Sur le second point, M. [E] ne conteste pas avoir bénéficié de deux visites médicales en 2020 ; qu'il ressort d'un message du médecin du travail du 16 juin 2020 (pièce n° 7 de la société) que 'l'état clinique du salarié est compatible avec son activité professionnelle' ; qu'il a fait l'objet d'une visite de reprise le 5 octobre 2020 n'appelant aucune observation.
Enfin, il ressort de l'attestation établie par Mme [T] que l'employeur a mis en place, dans le cadre de la pandémie, une cellule d'écoute psychologique vers laquelle M. [V] [E] a été dirigé.
Dès lors, la demande sur ce point sera rejetée.
- Sur le solde de tout compte.
M. [V] [E] expose qu'une demi-journée lui a été indûmentretenue, et que des frais professionnels ne lui ont pas été payés.
C'est par une exacte appréciation que la cour adopte que les premiers juges ont constaté que ces sommes étaient dues ;
La décision entreprise sera confirmée sur ce point.
M. [V] [E], qui succombe, supportera les dépens de première instance et d'appel.
Il n'apparaît pas inéquitable de laisser à la charge de la S.A.S Suez RR IWS Minerals France les frais irrépétibles qu'elle a exposés ; la demande sur ce point sera rejetée.
PAR CES MOTIFS:
La Cour, chambre sociale, statuant par arrêt contradictoire mis à disposition au greffe et après débats en audience publique et après en avoir délibéré,
CONFIRME le jugement rendu par le conseil de prud'hommes de Nancy en ce qu'il a condamné la S.A.S Suez RR IWS Minerals France à payer à M. [V] [E] les sommes de:
- 50,29 euros au titre du rappel de salaire pour la demi-journée du 05 octobre 2020,
- 8,61 euros au titre des frais restés impayés ;
L'INFIRME pour le surplus ;
STATUANT A NOUVEAU ;
DIT le licenciement pour faute grave de M. [V] [E] par la S.A.S Suez RR IWS Minerals France justifié ;
DÉBOUTE les parties de leurs autres demandes ;
Y ajoutant:
CONDAMNE M. [V] [E] aux dépens de première instance et d'appel ;
DEBOUTE les parties de leurs demandes sur le fondement des dispositions de l'article 700 du code de procédure civile.

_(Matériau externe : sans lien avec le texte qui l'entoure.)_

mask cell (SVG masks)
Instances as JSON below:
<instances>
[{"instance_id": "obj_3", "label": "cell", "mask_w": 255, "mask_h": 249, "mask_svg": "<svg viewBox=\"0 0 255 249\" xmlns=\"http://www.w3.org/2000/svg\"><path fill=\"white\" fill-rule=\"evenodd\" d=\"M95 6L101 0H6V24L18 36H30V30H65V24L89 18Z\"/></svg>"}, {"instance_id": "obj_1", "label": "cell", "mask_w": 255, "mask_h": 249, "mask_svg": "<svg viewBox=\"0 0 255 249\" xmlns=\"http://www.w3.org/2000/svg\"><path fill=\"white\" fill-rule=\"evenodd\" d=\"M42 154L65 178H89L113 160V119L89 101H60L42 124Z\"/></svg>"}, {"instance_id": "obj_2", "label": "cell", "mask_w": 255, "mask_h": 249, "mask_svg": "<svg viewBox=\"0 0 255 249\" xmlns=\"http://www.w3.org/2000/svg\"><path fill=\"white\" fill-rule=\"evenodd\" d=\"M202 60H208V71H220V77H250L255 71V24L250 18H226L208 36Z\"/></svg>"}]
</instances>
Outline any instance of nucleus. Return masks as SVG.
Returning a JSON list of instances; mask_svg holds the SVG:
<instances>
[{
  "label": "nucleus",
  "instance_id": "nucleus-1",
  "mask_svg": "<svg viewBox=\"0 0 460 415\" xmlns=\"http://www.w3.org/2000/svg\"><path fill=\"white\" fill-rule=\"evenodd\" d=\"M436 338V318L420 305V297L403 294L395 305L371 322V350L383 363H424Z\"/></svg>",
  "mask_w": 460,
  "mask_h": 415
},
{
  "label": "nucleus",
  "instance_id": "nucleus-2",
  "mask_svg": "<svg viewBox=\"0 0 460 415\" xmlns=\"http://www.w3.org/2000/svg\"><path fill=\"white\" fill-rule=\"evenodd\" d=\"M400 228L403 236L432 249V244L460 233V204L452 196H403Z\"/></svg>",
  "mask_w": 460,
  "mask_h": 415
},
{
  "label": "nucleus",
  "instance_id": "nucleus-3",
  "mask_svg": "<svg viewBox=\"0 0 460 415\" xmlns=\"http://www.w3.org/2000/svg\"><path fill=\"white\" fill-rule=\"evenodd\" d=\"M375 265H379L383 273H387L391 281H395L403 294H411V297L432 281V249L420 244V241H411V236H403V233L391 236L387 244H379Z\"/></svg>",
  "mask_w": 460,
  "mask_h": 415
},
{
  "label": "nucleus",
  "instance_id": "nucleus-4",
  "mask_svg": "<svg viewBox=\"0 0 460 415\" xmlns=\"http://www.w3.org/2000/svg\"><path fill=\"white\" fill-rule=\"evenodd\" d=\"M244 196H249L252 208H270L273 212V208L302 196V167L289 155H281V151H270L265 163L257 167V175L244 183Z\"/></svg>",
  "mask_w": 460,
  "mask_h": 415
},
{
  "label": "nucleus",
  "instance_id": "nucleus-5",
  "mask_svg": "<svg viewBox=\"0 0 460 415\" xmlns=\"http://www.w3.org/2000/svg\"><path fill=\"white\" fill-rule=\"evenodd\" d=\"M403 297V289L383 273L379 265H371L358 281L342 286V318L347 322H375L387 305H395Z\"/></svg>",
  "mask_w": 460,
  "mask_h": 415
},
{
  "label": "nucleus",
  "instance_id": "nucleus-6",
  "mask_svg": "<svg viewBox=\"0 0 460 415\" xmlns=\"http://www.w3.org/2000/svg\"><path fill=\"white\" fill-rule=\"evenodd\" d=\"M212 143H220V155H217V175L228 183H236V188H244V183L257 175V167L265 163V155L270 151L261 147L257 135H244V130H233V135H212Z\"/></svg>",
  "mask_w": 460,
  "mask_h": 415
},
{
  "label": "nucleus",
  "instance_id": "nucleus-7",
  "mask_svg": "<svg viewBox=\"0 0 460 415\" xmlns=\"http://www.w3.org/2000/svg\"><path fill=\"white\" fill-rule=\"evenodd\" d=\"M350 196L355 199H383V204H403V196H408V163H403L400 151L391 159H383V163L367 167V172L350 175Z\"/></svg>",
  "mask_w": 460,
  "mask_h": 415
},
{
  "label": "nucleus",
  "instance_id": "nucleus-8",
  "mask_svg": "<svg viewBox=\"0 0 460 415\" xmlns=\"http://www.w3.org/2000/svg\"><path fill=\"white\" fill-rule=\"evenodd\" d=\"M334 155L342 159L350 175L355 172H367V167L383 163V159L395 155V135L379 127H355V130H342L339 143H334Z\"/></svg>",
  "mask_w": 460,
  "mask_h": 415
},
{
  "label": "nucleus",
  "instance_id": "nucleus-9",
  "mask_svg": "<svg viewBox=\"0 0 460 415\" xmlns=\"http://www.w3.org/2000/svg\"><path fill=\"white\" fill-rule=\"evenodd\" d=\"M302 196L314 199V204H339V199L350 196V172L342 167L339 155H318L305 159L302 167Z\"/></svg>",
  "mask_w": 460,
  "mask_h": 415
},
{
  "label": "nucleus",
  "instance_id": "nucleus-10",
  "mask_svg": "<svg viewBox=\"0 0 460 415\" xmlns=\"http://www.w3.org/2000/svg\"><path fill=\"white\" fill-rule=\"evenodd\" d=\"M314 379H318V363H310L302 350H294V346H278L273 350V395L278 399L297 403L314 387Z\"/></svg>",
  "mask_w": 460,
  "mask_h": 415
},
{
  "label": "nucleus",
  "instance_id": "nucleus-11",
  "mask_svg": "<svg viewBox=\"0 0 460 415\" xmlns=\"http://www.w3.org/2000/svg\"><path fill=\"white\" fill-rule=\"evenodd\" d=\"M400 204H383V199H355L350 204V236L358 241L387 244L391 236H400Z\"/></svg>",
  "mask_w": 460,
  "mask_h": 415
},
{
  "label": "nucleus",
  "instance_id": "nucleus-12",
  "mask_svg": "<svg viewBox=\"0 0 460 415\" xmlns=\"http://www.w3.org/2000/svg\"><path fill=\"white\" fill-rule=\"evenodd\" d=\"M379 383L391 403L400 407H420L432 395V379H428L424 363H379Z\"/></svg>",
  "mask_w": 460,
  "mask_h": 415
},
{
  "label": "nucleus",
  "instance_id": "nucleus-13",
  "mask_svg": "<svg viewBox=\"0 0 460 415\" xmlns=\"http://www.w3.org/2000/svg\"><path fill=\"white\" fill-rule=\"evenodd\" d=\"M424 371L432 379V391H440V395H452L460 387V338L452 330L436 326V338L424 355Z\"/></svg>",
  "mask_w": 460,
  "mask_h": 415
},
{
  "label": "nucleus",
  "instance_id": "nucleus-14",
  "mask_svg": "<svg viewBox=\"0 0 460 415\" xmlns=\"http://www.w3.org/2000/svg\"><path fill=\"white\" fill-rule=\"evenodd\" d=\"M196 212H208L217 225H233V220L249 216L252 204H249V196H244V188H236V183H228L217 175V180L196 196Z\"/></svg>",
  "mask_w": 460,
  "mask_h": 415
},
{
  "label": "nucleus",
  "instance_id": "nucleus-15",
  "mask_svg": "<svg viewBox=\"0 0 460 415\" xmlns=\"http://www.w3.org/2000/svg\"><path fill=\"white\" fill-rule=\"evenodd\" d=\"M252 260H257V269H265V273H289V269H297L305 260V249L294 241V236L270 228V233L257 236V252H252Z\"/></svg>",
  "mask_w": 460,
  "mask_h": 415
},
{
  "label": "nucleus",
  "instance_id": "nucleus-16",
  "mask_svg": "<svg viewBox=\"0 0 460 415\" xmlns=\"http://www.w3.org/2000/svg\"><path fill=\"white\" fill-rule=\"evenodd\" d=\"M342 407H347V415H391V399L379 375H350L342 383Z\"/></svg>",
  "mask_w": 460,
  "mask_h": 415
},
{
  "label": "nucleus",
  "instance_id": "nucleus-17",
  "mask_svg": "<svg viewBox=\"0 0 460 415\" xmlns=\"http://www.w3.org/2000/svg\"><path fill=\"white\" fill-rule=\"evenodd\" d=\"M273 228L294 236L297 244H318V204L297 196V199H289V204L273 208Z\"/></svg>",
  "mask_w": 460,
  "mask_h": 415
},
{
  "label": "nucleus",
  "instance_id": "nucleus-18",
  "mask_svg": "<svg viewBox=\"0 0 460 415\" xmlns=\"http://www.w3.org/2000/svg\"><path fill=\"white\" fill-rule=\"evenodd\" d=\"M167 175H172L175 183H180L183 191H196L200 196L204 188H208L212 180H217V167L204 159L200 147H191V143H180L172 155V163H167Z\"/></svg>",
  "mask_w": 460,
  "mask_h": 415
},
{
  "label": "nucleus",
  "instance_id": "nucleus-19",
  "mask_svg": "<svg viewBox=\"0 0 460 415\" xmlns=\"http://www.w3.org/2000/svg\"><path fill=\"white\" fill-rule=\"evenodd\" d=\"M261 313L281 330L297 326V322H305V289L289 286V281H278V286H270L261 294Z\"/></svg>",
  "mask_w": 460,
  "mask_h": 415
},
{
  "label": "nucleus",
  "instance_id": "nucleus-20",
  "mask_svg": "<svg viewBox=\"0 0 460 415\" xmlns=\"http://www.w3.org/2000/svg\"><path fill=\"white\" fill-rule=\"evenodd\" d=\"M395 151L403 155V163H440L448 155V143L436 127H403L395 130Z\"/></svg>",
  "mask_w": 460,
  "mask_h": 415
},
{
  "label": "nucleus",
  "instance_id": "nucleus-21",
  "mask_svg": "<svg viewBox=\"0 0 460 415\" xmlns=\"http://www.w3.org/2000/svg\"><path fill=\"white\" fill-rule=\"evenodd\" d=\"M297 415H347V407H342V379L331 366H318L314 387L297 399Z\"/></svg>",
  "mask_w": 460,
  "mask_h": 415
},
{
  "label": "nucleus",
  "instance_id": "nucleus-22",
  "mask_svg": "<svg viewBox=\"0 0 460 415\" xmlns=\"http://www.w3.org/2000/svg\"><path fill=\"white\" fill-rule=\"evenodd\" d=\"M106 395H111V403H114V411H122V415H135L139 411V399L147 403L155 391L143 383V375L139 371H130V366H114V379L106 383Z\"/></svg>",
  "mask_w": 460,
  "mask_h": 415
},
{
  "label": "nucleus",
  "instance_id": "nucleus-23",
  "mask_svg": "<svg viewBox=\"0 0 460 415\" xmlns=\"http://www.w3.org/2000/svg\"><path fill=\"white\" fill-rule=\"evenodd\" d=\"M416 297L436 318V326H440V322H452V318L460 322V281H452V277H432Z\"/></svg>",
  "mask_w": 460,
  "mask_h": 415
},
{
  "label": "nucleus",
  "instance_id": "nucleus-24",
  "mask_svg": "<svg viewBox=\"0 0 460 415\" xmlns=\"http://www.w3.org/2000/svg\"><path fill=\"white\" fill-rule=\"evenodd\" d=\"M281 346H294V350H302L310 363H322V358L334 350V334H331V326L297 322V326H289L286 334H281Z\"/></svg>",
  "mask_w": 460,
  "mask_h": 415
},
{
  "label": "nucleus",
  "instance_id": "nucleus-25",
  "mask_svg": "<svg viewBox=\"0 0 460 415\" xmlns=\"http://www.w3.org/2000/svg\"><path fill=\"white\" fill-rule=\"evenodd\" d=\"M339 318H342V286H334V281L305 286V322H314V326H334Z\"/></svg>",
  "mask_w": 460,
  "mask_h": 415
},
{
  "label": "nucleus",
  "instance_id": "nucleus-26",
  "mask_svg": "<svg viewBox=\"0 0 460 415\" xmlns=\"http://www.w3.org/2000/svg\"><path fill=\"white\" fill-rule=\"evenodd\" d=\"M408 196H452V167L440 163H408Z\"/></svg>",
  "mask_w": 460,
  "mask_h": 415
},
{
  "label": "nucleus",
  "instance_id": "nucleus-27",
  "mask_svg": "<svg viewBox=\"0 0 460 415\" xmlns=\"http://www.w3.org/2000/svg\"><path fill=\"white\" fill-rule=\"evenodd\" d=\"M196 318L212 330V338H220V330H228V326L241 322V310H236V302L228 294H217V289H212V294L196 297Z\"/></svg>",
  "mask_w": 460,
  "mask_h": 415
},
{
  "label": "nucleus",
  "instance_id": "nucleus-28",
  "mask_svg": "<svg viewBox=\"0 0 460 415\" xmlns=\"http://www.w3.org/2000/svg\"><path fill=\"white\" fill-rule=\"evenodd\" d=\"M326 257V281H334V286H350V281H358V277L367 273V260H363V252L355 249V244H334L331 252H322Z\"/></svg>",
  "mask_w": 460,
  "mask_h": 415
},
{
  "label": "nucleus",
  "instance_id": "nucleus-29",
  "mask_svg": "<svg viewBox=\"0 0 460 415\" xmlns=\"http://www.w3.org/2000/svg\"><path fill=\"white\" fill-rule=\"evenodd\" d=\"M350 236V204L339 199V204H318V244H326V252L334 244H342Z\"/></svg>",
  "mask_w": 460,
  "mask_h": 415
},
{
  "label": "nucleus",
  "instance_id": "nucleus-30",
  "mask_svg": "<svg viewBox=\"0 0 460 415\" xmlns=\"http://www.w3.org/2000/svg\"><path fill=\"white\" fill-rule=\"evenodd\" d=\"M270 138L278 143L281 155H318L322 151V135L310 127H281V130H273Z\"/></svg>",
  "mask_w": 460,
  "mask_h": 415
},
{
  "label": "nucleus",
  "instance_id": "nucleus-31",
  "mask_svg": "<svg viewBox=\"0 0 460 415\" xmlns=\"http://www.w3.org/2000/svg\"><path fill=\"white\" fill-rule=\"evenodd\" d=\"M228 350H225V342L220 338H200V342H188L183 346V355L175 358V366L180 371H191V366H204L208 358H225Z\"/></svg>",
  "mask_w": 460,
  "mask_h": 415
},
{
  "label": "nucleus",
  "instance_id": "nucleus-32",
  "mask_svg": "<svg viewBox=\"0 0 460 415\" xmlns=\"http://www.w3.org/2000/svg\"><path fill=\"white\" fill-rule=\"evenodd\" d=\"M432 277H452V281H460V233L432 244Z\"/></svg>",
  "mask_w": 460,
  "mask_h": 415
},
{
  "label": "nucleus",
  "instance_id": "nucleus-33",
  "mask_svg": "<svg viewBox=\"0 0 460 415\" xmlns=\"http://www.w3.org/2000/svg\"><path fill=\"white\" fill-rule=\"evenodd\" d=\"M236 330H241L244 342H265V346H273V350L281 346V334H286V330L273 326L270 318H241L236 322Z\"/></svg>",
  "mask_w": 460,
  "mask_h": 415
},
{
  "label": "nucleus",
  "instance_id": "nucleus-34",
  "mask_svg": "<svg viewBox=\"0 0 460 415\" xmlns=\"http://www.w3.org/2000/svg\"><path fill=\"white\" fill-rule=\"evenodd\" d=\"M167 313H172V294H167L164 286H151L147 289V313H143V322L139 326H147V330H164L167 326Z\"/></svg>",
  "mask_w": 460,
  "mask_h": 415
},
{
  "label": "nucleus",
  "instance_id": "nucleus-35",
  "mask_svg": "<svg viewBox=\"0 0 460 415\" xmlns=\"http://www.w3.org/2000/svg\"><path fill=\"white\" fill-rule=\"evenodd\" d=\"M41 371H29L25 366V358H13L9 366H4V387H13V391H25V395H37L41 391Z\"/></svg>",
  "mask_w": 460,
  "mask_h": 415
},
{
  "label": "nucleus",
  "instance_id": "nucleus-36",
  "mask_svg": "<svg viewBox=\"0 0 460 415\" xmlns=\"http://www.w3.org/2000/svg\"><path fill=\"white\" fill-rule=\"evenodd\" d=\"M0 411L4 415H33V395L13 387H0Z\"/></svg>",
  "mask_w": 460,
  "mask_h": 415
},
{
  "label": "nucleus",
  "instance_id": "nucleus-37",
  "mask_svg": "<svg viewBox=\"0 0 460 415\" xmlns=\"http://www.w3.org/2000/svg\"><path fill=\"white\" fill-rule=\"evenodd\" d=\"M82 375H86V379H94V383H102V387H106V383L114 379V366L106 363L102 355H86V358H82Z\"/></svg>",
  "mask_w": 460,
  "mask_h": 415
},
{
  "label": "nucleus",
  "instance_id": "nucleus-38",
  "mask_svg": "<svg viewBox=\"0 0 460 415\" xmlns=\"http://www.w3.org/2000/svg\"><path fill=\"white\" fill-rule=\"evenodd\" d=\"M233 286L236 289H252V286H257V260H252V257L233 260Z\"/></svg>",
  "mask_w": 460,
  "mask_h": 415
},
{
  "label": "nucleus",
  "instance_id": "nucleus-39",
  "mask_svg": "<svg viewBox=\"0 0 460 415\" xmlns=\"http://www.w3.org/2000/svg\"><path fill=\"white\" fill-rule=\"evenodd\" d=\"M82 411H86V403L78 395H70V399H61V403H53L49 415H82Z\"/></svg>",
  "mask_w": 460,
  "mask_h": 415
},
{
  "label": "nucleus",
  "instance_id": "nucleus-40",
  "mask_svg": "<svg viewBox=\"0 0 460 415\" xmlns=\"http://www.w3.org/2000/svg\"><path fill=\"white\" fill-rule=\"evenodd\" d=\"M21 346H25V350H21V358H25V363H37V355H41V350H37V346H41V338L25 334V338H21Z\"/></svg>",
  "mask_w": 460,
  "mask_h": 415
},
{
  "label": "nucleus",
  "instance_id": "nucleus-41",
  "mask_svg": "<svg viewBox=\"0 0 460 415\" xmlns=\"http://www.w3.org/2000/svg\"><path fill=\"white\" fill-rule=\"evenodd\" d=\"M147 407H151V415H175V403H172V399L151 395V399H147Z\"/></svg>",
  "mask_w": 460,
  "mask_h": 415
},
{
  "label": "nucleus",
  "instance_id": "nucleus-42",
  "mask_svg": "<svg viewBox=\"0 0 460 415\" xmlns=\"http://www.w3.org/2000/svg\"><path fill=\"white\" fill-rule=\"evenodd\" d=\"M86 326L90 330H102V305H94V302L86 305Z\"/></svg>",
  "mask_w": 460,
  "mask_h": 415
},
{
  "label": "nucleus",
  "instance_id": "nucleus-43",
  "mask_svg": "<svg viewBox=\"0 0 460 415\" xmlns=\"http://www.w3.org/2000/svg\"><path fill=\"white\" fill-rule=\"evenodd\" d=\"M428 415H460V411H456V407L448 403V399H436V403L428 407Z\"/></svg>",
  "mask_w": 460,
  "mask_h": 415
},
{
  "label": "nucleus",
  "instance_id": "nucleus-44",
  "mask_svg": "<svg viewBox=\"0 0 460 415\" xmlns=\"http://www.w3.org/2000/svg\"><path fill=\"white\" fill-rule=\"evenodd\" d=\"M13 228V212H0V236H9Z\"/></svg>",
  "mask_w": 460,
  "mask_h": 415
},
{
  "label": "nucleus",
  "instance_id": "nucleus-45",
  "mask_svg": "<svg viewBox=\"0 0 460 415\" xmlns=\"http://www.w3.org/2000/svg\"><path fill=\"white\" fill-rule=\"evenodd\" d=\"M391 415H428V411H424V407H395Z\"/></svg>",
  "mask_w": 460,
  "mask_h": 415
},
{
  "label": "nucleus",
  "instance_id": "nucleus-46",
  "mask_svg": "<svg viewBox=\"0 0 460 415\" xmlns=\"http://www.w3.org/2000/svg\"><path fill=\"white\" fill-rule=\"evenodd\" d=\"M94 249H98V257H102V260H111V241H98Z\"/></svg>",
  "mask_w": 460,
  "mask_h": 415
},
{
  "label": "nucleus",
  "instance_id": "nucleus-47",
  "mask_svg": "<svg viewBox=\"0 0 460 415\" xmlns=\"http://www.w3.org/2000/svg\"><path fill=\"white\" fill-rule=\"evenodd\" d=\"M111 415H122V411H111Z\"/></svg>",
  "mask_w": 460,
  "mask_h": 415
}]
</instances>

Ainsi prononcé par mise à disposition de l'arrêt au greffe de la cour, les parties en ayant été préalablement avisées dans les conditions prévues au deuxième alinéa de l'article 450 du code de procédure civile.
Et signé par Monsieur Raphaël WEISSMANN, Président de Chambre, et par Madame Laurène RIVORY, Greffier.